:: EXTRAIT FOURNI ::
══════════════════════════════

Paris, Toulouse : itinéraire d’un ébéniste amoureux
Il passe seize années à Paris, notamment dans le fameux quartier des ébénistes, quartier historique du métier depuis le Moyen Âge. Aujourd’hui, le nom est presque désuet, les architectes et designers y ont remplacé les artisans de la sorte. Ce changement de paysage, Thierry l’a quitté pour d’autres raisons. L’amour, d’abord. Il rencontre une femme qui souhaite devenir toulousaine pour des raisons professionnelles, et Thierry décide de partir avec. Il vend ses parts, déménage et repart de zéro.
C’est dans un atelier de 15 m² qu’il reconstruit patiemment sa clientèle. Un an et demi plus tard, il s’installe au 34 rue des Teinturiers, en plein Saint-Cyprien, autrefois un quartier davantage ouvrier. L’espace est plus grand, mais l’approche reste la même : une restauration jusqu’à une remise à neuf.
Restaurer, c’est comprendre
Car Thierry n’est pas un créateur de mobilier, même s’il lui est arrivé de transformer un piano en bureau ou de concevoir des bibliothèques. Il est avant tout un restaurateur. Et plus qu’un restaurateur, un penseur du bois. « Aucun meuble n’est pareil. Il faut réfléchir avant de commencer, imaginer le résultat final. Sinon, on fait des erreurs », prévient l’ébéniste.
Et les meubles qu’il reçoit sont parfois des pièces historiques qui se font rares, comme des créations du Second Empire, de l’époque Louis XV ou Louis XIV, ornées de matériaux aussi nobles qu’étonnants. « Certains sont décorés de métaux, d’écailles de tortue, de peaux de raie ou de poissons… », continue Thierry Messiez-Poche. Pour chacun, le diagnostic est essentiel. Pas question de trahir l’objet. Un meuble peut lui demander quelques heures, ou plus d’une centaine, notamment lorsqu’il arrive en morceaux. Ce pourquoi « il faut des outils adaptés en tout genre, des scies de toutes sortes, des étaux de tailles diverses pour que la colle prenne, des raboteurs… je ne compte plus les outils », indique l’artisan.

══════════════════════════════

:: TRAVAIL DEMANDÉ ::
• a. Relevez les époques historiques citées dans l'extrait sur l'ébéniste pour dater les meubles qu'il reçoit.
• b. Prolongez de quelques phrases l'extrait sur l'ébéniste, à la suite de sa dernière phrase.
Les lignes ci-dessous proviennent d'une autre source.

:: LIGNES DE DONNÉES ::
══════════════════════════════

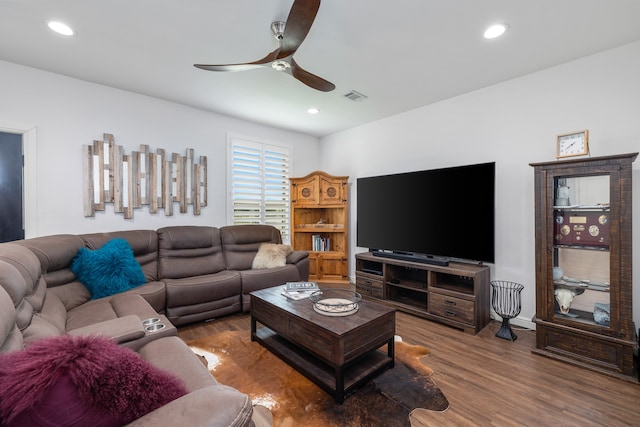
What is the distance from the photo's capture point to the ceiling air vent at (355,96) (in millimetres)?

══════════════════════════════

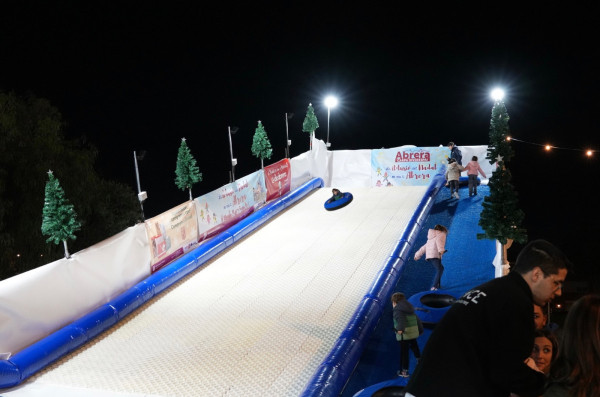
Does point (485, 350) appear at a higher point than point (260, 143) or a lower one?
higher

══════════════════════════════

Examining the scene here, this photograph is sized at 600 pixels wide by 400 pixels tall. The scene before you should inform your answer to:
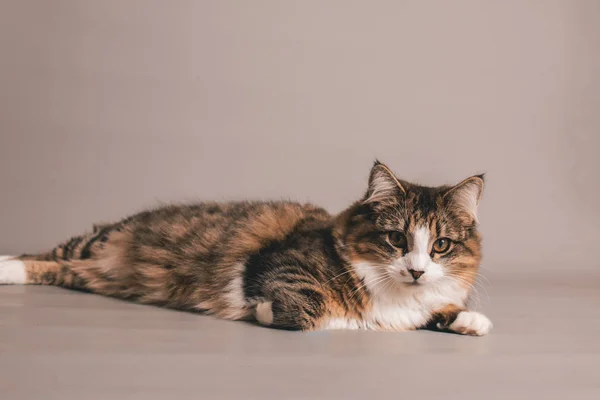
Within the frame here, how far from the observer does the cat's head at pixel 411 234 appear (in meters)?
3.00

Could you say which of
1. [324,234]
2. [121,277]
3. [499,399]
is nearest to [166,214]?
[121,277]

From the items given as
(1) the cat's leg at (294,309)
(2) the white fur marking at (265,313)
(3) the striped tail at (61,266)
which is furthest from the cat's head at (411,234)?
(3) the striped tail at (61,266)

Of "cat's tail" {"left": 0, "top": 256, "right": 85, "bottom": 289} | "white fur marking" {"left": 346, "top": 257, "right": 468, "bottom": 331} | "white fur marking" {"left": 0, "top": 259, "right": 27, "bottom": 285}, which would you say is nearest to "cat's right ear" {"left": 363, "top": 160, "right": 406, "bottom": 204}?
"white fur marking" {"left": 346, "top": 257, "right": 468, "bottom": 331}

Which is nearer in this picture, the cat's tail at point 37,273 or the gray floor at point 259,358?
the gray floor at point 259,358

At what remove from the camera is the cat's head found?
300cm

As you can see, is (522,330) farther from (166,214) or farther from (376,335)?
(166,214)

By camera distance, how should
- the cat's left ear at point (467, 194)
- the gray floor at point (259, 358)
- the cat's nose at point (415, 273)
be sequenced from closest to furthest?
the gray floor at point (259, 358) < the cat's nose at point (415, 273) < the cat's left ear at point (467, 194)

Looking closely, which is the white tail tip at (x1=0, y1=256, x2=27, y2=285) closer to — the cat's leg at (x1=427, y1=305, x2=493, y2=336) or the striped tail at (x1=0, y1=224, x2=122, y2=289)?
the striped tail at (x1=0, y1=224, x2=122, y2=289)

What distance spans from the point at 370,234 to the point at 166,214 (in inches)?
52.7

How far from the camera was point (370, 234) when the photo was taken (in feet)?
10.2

══════════════════════════════

:: RÉPONSES PAR TÂCHE ::
• a. Second Empire ; époque Louis XV ; époque Louis XIV

• b.
Le cœur au métier, pas à la valeur
Certains meubles qu’il restaure valent une fortune, « le plus cher devait tourner entre 40 000 et 50 000 euros. Mais qu’importe, je travaille de la même manière. Je ne fais pas ça pour l’argent », indique-t-il. Une déclaration d’amour à son métier, qu’il décline pourtant avec une tendresse particulière pour les petits objets tels que les malles, mallettes, boîtes à pharmacie anciennes.
Mais dans les paroles du maître artisan s’échappe une forme de mélancolie. Le goût pour les meubles anciens se perd. Les modes passent, les gens n’achètent guère de meubles en brocante, car « quand on achète une pièce rare 300 euros et qu’on doit payer 800 euros pour la restaurer, les gens ne veulent plus », avance Thierry. La tendance s’est inversée : la restauration coûte plus que l’achat.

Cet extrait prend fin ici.